- [What to do] Pictures stay out of the copy. Transcribe exactly, and only, the line with "Mind Map: BOB MARLEY" through the last line of the entries below.

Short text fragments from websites
*** Block opens ***

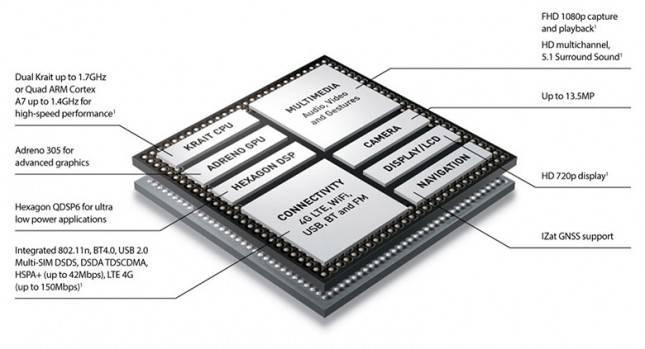 Snapdragon-400-diagram-645x349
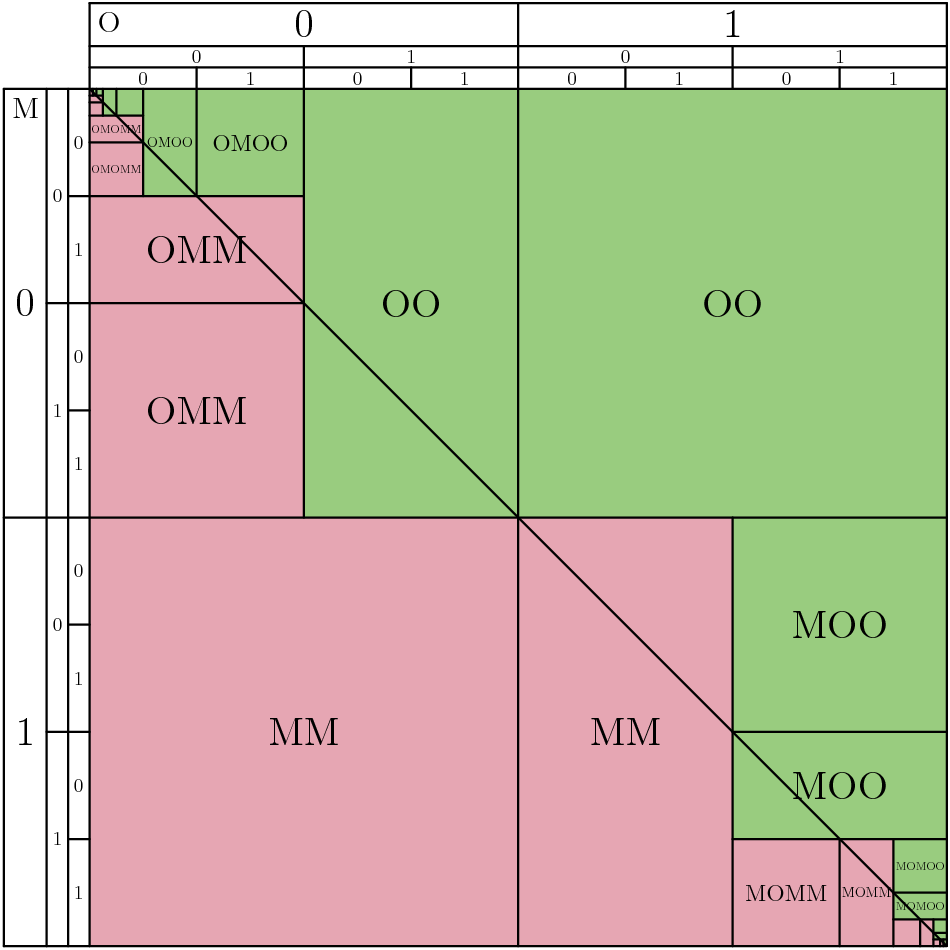 Unit square showing for each pair of coordinates (i.e., random numbers selected by Martina and Olivia) what their sequence of guesses is, whom they ultimately agree has the greater number, and when they are correct.
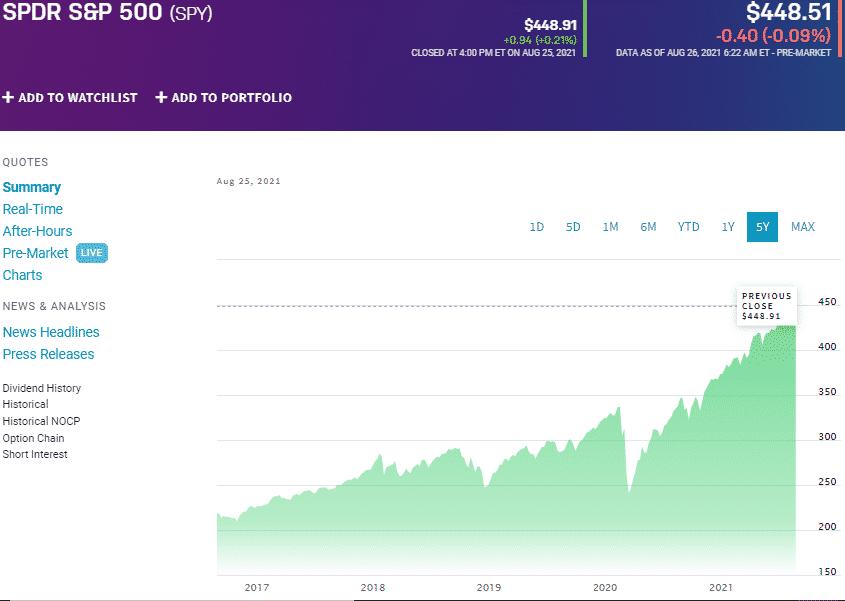 SPDR S&P 500 (SPY) chart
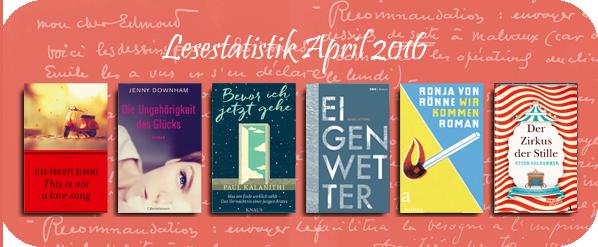 Gelesene Bücher im April 2016, Lesestatistik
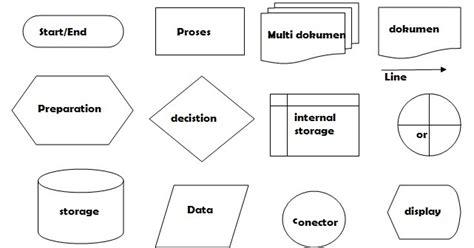 pengertian layout proses pengertian flow chart antar berita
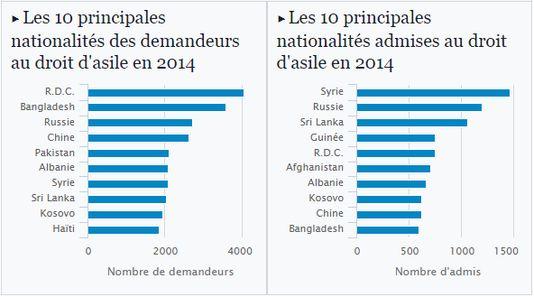 À gauche, les dix principales nationalités des demandeurs d'asile en France; à droite, les dix principaux nationalités admises au droit d'asile.  Infographie: Lemonde.fr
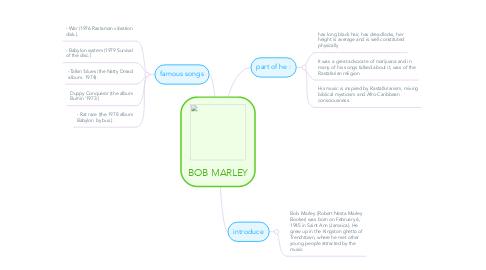 Mind Map: BOB MARLEY
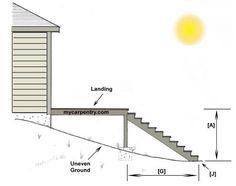 Stair Building on Uneven Terrain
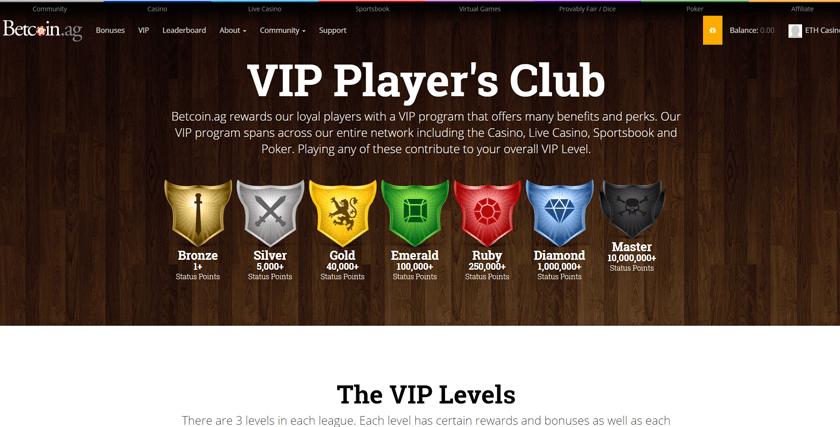 Betcoin Casino VIP Bonuses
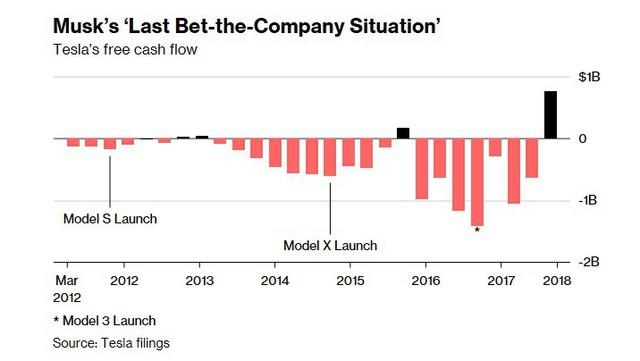 Chân trời mới sau địa ngục 2018 của Tesla: Xe phân phối được nhiều hơn, đã có dòng tiền vào chứ không chỉ đi ra, Elon Musk cũng bớt quậy - Ảnh 4.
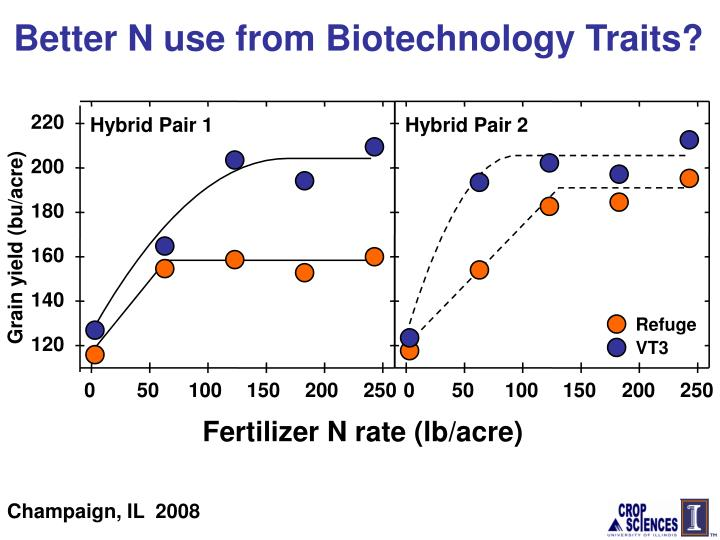 Better N use from Biotechnology Traits?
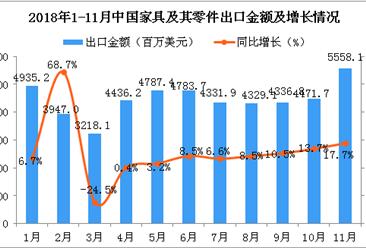 2018年1-11月中国家具及其零件出口金额增长情况分析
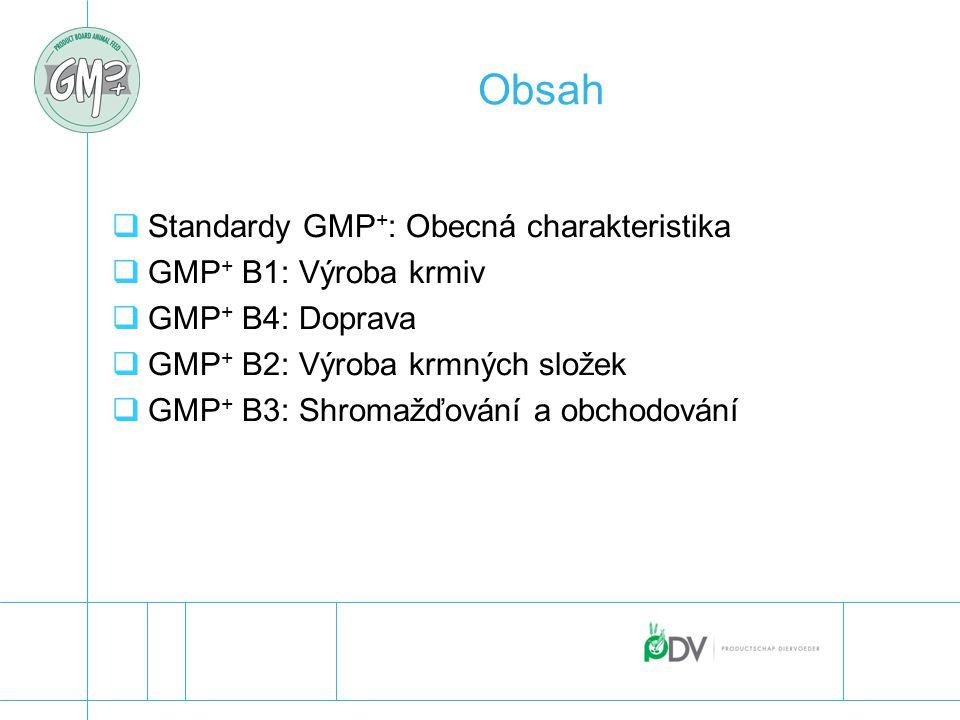 Obsah Standardy GMP+: Obecná charakteristika GMP+ B1: Výroba krmiv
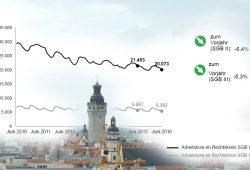 Entwicklung der Arbeitslosenquoten im SGB II und SGB III in Leipzig von 2010 bis 2016. Grafik: Arbeitsagentur Leipzig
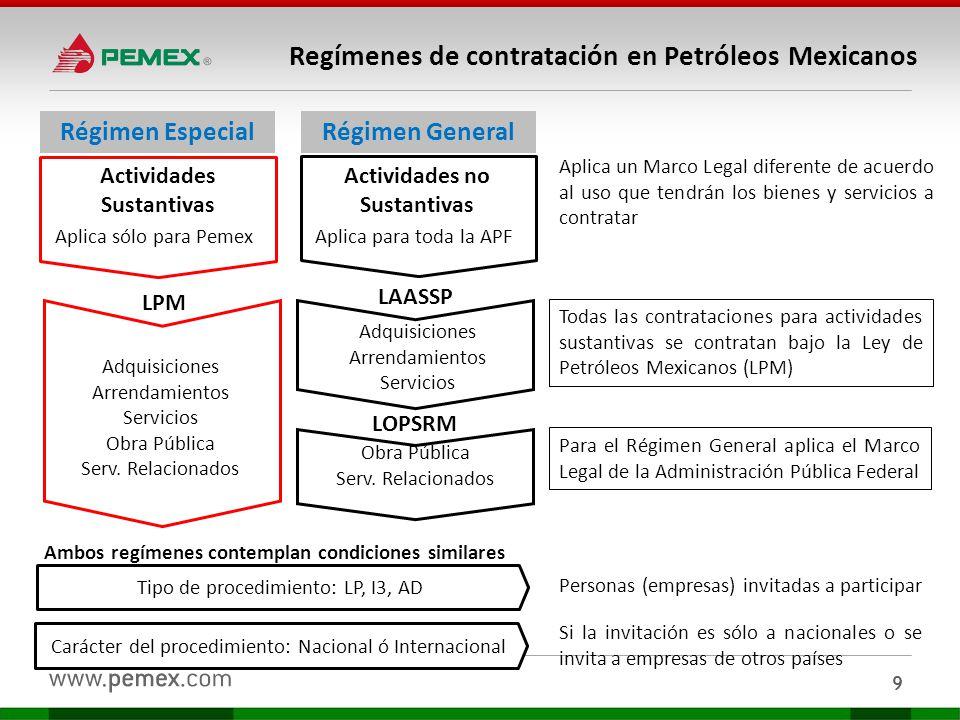 9 Regímenes de contratación en Petróleos Mexicanos Tipo de procedimiento: LP, I3, AD Personas (empresas) invitadas a participar Carácter del procedimi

*** Block closes ***

- [Task response]
 Mind Map: BOB MARLEY
 Stair Building on Uneven Terrain
 Betcoin Casino VIP Bonuses
 Chân trời mới sau địa ngục 2018 của Tesla: Xe phân phối được nhiều hơn, đã có dòng tiền vào chứ không chỉ đi ra, Elon Musk cũng bớt quậy - Ảnh 4.
 Better N use from Biotechnology Traits?
 2018年1-11月中国家具及其零件出口金额增长情况分析
 Obsah Standardy GMP+: Obecná charakteristika GMP+ B1: Výroba krmiv
 Entwicklung der Arbeitslosenquoten im SGB II und SGB III in Leipzig von 2010 bis 2016. Grafik: Arbeitsagentur Leipzig
 9 Regímenes de contratación en Petróleos Mexicanos Tipo de procedimiento: LP, I3, AD Personas (empresas) invitadas a participar Carácter del procedimi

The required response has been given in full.